Notice that all the bits are shifted by 1, and the there is a ‘1' that gets shifted in to the first nEN bit of the ADG731’s input shift register. Thus, the mux is NEVER ENABLED. I think we found our problem.

Time to dig through the LTC6811 datasheet and see if the external SPI mode can be changed.
And I think we have a bigger problem than we realized here. The LTC6811 only supports SPI MODE 3:

Which is in conflict with what the ADG731 supports - either:

  • CPOL=1, CPHA=0 for SPI MODE 2

  • CPOL=0, CPHA=1 for SPI MODE 1

 

So at this point, we need to find a way to modify the interface, or we need to find a new MUX.

 

Options:

AGD732 - The ADG732 is a parallel controlled 32ch mux. Pins A0-A5 control the channel, and the WR pin must be toggled in order to latch the input data. This means that we need 6 pins to control it, and thus the device is not compatible.

Modify Interface - The LTC6811 outputs are Open-Drain, and the inputs on the ADG731 I believe are high impedance. If we invert the clock signal, I think we will be able to get sampling in the correct spot of the signal. SCLK is on pin 19 of the ADG731, and pin 33 of the LTC6811. The signal is pulled HIGH to 5V0 with R1.

I think I can cut the trace between PIN 19 and R1 and insert an N-FET and an extra pull-up resistor to achieve the signal inversion.

This is the circuit that would be put in between the pins to invert the clock:

I swapped in that circuit between the pins, using a DMN3023L for the external FET since there were some lying around from BMS carrier (these are the FETs used to power the contactors).

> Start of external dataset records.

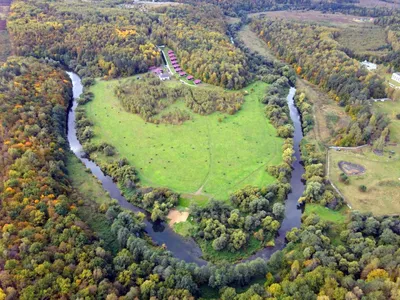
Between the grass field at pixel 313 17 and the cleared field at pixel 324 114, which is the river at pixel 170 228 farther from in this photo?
the grass field at pixel 313 17

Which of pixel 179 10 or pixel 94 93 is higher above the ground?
pixel 179 10

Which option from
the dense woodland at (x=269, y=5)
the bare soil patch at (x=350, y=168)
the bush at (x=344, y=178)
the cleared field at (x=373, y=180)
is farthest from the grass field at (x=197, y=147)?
the dense woodland at (x=269, y=5)

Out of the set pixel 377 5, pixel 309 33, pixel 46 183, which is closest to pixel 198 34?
pixel 309 33

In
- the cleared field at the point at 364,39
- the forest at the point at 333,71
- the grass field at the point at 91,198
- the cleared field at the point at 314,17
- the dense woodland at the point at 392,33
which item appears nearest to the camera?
the grass field at the point at 91,198

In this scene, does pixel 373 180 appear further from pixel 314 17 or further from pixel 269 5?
pixel 269 5

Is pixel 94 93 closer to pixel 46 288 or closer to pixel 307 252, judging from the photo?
pixel 46 288

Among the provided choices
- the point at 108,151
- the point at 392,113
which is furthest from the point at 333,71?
the point at 108,151

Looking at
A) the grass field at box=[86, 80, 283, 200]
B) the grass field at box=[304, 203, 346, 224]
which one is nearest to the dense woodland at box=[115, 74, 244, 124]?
the grass field at box=[86, 80, 283, 200]
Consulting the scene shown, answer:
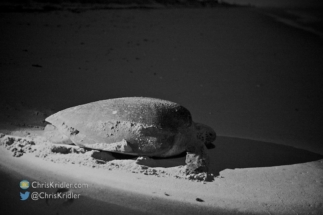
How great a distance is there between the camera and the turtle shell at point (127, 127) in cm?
230

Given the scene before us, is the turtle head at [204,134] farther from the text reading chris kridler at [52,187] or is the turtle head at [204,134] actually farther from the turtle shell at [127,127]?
the text reading chris kridler at [52,187]

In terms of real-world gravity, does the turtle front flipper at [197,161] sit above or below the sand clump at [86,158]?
above

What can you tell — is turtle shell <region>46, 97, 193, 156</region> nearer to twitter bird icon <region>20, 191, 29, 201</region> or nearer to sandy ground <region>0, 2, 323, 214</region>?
sandy ground <region>0, 2, 323, 214</region>

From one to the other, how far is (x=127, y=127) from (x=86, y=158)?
39cm

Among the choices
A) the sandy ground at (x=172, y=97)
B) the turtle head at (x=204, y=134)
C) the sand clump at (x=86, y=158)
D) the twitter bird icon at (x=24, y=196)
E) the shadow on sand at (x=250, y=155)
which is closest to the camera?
the twitter bird icon at (x=24, y=196)

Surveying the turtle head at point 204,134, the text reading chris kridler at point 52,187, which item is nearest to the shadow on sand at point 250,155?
the turtle head at point 204,134

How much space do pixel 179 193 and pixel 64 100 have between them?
217 cm

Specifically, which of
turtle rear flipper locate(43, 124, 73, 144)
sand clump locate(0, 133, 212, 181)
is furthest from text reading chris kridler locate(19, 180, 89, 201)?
turtle rear flipper locate(43, 124, 73, 144)

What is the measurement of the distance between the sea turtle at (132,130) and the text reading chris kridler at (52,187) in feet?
1.77

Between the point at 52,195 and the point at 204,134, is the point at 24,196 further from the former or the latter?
the point at 204,134

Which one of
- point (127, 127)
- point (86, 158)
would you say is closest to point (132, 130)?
point (127, 127)

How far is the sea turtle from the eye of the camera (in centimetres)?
230

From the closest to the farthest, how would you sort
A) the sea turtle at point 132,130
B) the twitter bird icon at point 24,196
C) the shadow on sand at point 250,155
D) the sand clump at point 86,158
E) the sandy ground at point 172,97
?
the twitter bird icon at point 24,196 < the sandy ground at point 172,97 < the sand clump at point 86,158 < the sea turtle at point 132,130 < the shadow on sand at point 250,155

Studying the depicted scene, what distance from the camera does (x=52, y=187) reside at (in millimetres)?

Turns out the FETs are likely a little too powerful and/or the pullup resistance isn’t strong enough since the signal never recovers. The scope shot below is of the LTC GPIO pin acting as SCLK. You can see it properly disables the FET, but it takes 10+uS to fully recover to disable the FET. This time is a function of the gate capacitance of the FET and the external pullup resistance.

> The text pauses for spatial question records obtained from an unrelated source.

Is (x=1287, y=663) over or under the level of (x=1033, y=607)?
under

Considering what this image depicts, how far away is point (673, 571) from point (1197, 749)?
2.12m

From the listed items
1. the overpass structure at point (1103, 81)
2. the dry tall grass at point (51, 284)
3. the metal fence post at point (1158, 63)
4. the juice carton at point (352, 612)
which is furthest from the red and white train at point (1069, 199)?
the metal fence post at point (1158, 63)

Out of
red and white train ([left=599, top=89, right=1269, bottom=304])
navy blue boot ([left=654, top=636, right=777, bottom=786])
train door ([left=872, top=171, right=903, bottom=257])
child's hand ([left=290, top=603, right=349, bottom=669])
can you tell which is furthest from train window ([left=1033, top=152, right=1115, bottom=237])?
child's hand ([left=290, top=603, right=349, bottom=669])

Also visible in this graph is a cool effect that I’ve heard of before but never observed - The Miller Effect.

Basically, it is a plateau in the gate voltage as the FET turns on. This happens because the internal capacitors inside the FET are charging up, but also because these capacitors change in value as the FET turns on. At the start of the curve, the voltage starts rising in a waveform that would be expected from a simple RC circuit. It rises like this until the FET starts to turn on. When the FET starts to turn on, there are extra charge carriers that start flowing through the Drain to Source path. The presence of these extra charge carriers increase the parasitic Gate to Drain capacitance, thus slowing down the rate of voltage rise - giving the plateau observed in the FET switching waveforms.
More info on the Miller Effect as well as FET behaviour is in these Application Notes (which I think are an amazing read) (Vgp - Voltage Gate Plateau - in the figure is the Miller Plateau)

So, we know a power FET is not the right part for the job - a small signal FET or BJT should work much better. I have some 2n3904 NPN BJTs lying around which I think will do a bit of a better job.

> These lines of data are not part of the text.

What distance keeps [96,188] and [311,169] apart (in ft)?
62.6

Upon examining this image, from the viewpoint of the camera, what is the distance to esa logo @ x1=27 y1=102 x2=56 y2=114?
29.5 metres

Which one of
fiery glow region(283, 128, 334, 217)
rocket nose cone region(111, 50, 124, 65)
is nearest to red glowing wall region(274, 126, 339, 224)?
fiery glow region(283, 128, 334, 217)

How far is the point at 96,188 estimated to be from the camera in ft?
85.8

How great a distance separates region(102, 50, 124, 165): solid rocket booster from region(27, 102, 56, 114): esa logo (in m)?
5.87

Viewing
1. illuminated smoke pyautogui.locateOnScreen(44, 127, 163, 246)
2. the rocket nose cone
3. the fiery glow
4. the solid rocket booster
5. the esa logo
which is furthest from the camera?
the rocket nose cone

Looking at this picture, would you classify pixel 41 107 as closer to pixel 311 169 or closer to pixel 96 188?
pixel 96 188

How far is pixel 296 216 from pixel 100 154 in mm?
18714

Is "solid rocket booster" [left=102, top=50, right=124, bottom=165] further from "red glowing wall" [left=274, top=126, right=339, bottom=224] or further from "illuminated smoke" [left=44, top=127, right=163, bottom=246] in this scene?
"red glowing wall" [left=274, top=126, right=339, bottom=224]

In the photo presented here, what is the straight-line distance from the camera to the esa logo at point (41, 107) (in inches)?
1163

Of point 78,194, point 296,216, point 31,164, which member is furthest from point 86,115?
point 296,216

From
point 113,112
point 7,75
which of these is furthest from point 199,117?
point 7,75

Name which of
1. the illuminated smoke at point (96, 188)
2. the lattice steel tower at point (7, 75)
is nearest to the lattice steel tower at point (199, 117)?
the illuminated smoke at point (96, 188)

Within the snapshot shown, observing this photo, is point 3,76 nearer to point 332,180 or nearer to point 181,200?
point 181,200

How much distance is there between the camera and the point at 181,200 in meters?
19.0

I swapped in the 2N3904 BJT and I got some data!!!!

Thermistor on Cell #

Expected mV

Reading mV

Error mV (Expected - Reading)

Thermistor on Cell #

Expected mV

Reading mV

Error mV (Expected - Reading)

0

1500

1502.8

+2.8

1

744.36

742.8

-1.56

2

1500

1501.3

+1.3

3

959.186

958.7

-0.486

4

1500

1504.5

+4.5

5

1013.245

1013.2

-0.045

And its very accurate!

Here’s the SCLK signal with the 2N3904 signal:
You can see it rises up to just under 5V between pulses, which is well above the 2.4V logic high threshold of the ADG731:

YAY! It all works.

This is the circuit to implement the clock inversion:

Here's a picture of the test setup with the modifications:

And for good measure, here’s a picture of the logic analyzer output with the modificiations:

 

@James Jo We need to implement this circuit on AFE rev 2.

 

Now we just have to figure out why we are only getting 6 readings from the LTC6811 IC.

@Gerald Aryeetey (Deactivated) This is our next task.